同社の創建年や経緯については10世紀には存在したことは分かっているが不明な点が多い。伝承では第11代天皇である垂仁天皇の命により造営されたことになっているので、創建は3世紀から4世紀、時代でいえば弥生時代の後の古墳時代にまでさかのぼるのかもしれない。
現在の主祭神は猿田彦命で、三重県各地はもとより全国で猿田彦命をお祀りする神社の元宮に当たるのではないかと、別の神社の宮司から話を聞いた。伝承によれば猿田彦命が没した際の荒魂(あらみたま)を鎮めるために造営された神社なので、かなりパワーの強い神社だと思われる。
日本の八百万の神々は和魂(にぎみたま)と荒魂の2面性を持つとされ、荒魂は文字通り荒々しい側面で「荒ぶる神」と表現されるほど災いをもたらすが、その絶大なパワーにより新しいものを生み出すエネルギーに満ち溢れるとされる。

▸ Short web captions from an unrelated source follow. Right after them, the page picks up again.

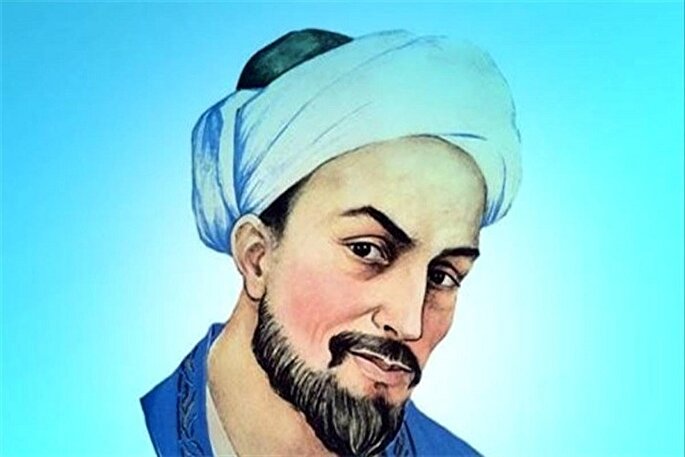 افتخارات علمی سعدی مرهون آشنایی با قرآن است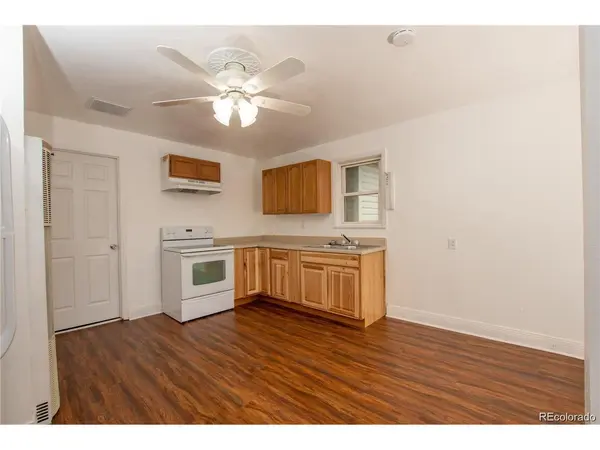 325 E Kiowa, Elizabeth, CO 80107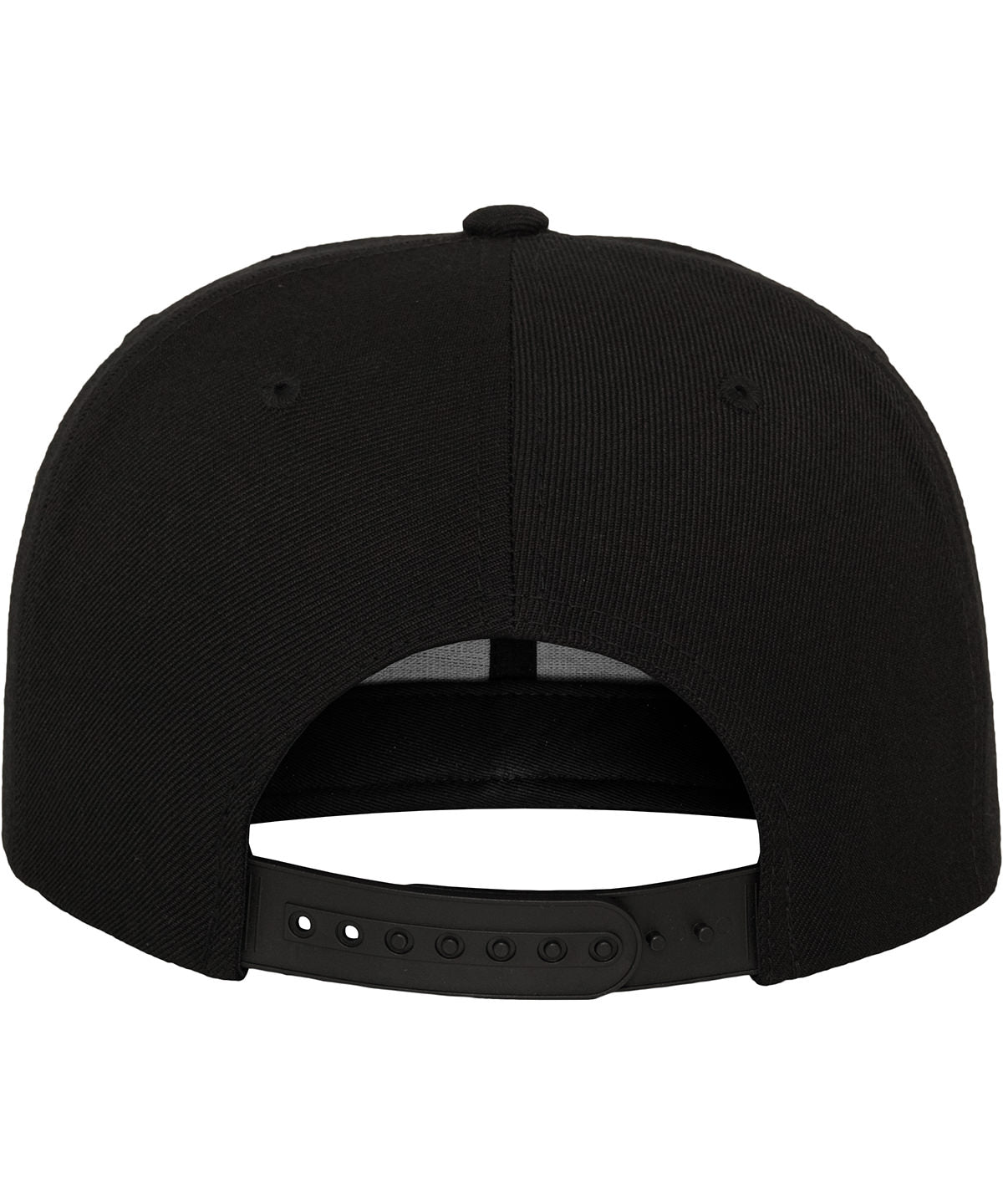 Bandana snapback (6089BD)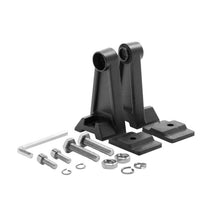 Load image into Gallery viewer, Westin EF2 LED Light Bar Double Row 12 inch Combo w/3W Epistar - Black Westin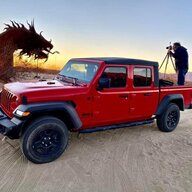 JTsJeepJourney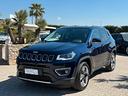 jeep-compass-1-6-multijet-limited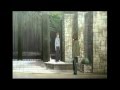Download I'm Sorry,I Love You(Between Of The One Year) Anime Version (Eng Subbed) MP3 song and Music Video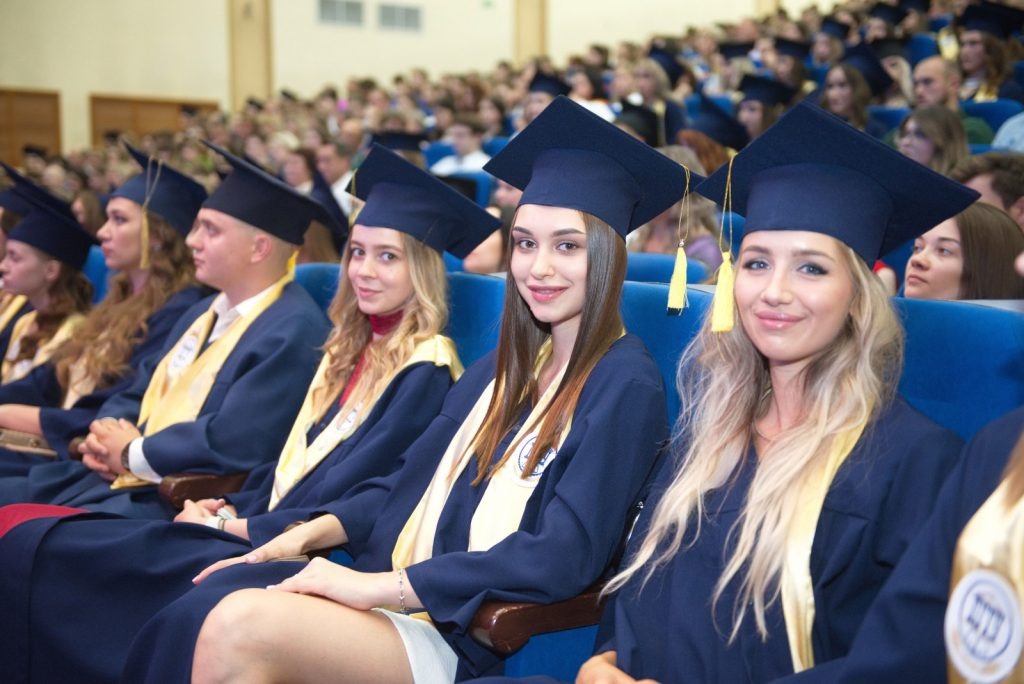    фото: donland.ru Редактор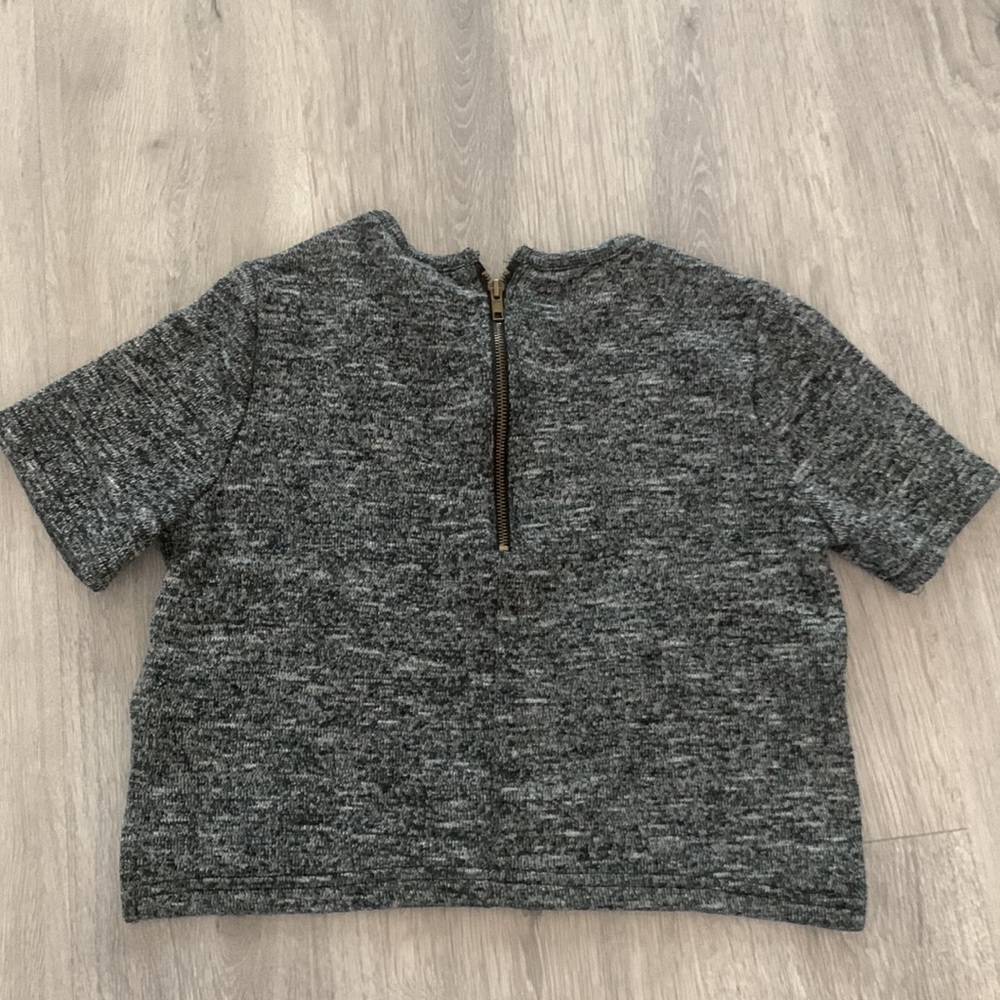 Shirt - Picture 3 of 3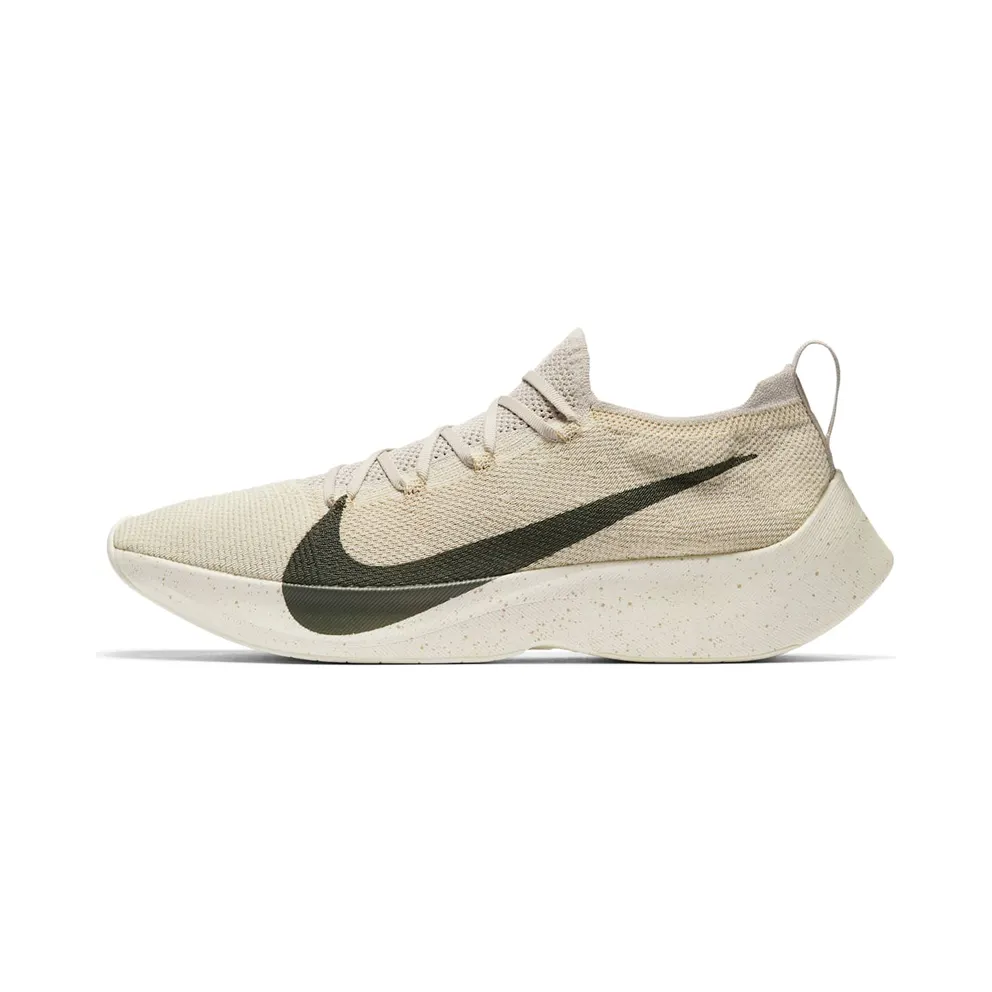 Nike Vapor Street Flyknit String (AQ1763-200)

その荒ぶる神を鎮め、強大なパワーで加護を得ようと古来から荒魂を別にお祀りし、人々は儀式やお供えをして信仰してきた。
本当にパワーがあるかどうかは別として、境内に足を踏み入れた際の圧倒される空気は、科学的根拠のない現代人の直感としてもパワーを感じたのは事実である。